Zumindest unterschwellig wird aber auch andernorts am deutschen Nationalgefühl gekratzt. Wenn der DFB die Nationalmannschaft mit „Die Mannschaft“ zu vermarkten versucht, liefert er damit nicht nur die schlechte Kopie eines mäßigen VW-Slogans, sondern verwässert auch die Identifikationskraft einer starken Marke: die deutsche Fußball-Nationalmannschaft. Das ist freilich nicht so leicht gängig, wie das französische „Les Bleues“, die italienischen „Azzurri“ oder die „Three Lions“ aus England, aber wir Deutschen nehmen es nun mal selten leicht. Das heißt jedoch nicht, dass es uns an positivem nationalem Gemeinsinn fehlt. Und die deutsche Fußball-Nationalmannschaft ist ein wunderbarer Reflexionspunkt für einen gesunden Nationalstolz: angefangen von ihrer Leistungsbereitschaft und den technischen und taktischen Qualitäten, über die gesellschaftsdurchwirkenden ehrenamtlichen Grundlagen in der Jugendförderung unzähliger Vereine, bis zur gelebten Weltoffenheit eines Teams von Spielern mit Wurzeln in fast einem Dutzend unterschiedlicher Länder.

Leichtsinnig wird mit der versuchten Verdrängung des „Nationalen“ am notwendigen Kitt des Zusammenhalts einer Gemeinschaft gekratzt. Der überragende Evolutionsvorsprung des Menschen ist sein aufgeklärter Egoismus – die Gegenseitigkeit der Uneigennützigkeit. Das entfaltet sich in solidarischen Gemeinschaften. Familien, Gemeinden, Länder und Nationen haben sich dabei als handhabbare Organisationseinheiten herauskristallisiert. Gemeinsame Abstammung, aber vor allem gemeinsame Sprache, Werte und Kultur formen einen Rahmen, der erst die notwendige Loyalität erzeugen kann.

Die Nation ist insofern zuallererst eine Definition nach innen. Und sie ist ein Ausdruck des Miteinanders, des notwendigen Aufgebens eines Teils der Individualität fürs Gemeinsame. Davon haben wir heute wohl eher zu wenig, als zu viel. Also zeigt Flagge.

◆ AUSGELESENE DATEN
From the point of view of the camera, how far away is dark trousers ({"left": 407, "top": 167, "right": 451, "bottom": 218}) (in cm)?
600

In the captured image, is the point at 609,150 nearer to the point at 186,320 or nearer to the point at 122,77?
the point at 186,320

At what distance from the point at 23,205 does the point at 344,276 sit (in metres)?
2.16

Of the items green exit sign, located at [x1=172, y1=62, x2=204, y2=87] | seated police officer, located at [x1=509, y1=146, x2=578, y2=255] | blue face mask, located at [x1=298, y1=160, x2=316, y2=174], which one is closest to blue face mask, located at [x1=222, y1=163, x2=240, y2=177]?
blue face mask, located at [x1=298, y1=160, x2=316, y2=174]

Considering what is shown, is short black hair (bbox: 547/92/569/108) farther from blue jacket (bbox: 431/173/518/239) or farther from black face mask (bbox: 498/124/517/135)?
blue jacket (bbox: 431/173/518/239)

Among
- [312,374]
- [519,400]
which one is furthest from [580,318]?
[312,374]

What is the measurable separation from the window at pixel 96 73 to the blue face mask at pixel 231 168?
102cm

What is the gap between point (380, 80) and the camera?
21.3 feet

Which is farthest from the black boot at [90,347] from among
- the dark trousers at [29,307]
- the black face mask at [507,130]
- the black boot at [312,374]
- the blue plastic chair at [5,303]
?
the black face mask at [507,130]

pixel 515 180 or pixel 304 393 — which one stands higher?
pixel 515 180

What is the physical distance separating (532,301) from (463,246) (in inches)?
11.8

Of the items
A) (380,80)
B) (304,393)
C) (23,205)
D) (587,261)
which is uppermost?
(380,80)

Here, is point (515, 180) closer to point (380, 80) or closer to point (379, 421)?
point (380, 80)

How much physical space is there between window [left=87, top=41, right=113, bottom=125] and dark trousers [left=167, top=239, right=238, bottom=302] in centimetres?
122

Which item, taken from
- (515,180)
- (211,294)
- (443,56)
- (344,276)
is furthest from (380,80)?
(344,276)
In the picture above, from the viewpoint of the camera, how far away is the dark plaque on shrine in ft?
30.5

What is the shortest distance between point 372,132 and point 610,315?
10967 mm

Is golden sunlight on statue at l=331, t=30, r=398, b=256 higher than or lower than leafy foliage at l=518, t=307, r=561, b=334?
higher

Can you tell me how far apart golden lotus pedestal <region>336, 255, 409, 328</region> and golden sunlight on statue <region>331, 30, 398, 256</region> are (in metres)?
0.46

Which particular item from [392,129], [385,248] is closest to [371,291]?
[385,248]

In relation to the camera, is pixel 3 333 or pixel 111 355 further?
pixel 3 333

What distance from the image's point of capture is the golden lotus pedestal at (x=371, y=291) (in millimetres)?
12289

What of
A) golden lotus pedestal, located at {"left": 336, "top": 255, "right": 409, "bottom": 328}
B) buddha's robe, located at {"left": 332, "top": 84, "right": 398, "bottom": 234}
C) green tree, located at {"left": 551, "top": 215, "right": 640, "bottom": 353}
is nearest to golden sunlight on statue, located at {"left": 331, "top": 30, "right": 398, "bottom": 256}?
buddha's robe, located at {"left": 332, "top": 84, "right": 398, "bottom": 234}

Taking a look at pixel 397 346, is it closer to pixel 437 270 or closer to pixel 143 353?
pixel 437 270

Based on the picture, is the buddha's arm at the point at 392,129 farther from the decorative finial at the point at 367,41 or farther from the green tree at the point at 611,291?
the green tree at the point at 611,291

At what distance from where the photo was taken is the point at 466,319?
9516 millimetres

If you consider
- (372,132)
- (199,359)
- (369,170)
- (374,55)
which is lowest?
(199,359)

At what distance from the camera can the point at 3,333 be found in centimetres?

◆ AUFGABEN
1. Zieh aus dem Text über das Nationalgefühl die Stelle von „Leichtsinnig wird mit“ bis „Also zeigt Flagge.“ wortgetreu heraus.
2. Beantworte kurz diese Fragen zum Text über das Nationalgefühl:
(a) Unter welchem Namen versucht der DFB die Nationalmannschaft zu vermarkten?
(b) Welche Organisationseinheiten haben sich als handhabbar herauskristallisiert?
(c) Was ist die Nation zuallererst?
3. Stimmen diese Aussagen mit dem Text über das Nationalgefühl überein? Antworte jeweils mit Ja oder Nein und zitiere die entscheidenden Worte.
(a) Die Jugendförderung vieler Vereine beruht auf ehrenamtlichen Grundlagen.
(b) Vom Miteinander haben wir heute eher zu viel.
(c) Die Spieler des Teams haben Wurzeln in fast einem Dutzend Ländern.

◆ ERWARTETE ANTWORTEN
1.
Leichtsinnig wird mit der versuchten Verdrängung des „Nationalen“ am notwendigen Kitt des Zusammenhalts einer Gemeinschaft gekratzt. Der überragende Evolutionsvorsprung des Menschen ist sein aufgeklärter Egoismus – die Gegenseitigkeit der Uneigennützigkeit. Das entfaltet sich in solidarischen Gemeinschaften. Familien, Gemeinden, Länder und Nationen haben sich dabei als handhabbare Organisationseinheiten herauskristallisiert. Gemeinsame Abstammung, aber vor allem gemeinsame Sprache, Werte und Kultur formen einen Rahmen, der erst die notwendige Loyalität erzeugen kann.

Die Nation ist insofern zuallererst eine Definition nach innen. Und sie ist ein Ausdruck des Miteinanders, des notwendigen Aufgebens eines Teils der Individualität fürs Gemeinsame. Davon haben wir heute wohl eher zu wenig, als zu viel. Also zeigt Flagge.

2.
(a) „Die Mannschaft“
(b) Familien, Gemeinden, Länder und Nationen
(c) Eine Definition nach innen

3.
(a) Ja: „die gesellschaftsdurchwirkenden ehrenamtlichen Grundlagen in der Jugendförderung unzähliger Vereine“
(b) Nein: „Davon haben wir heute wohl eher zu wenig, als zu viel.“
(c) Ja: „eines Teams von Spielern mit Wurzeln in fast einem Dutzend unterschiedlicher Länder“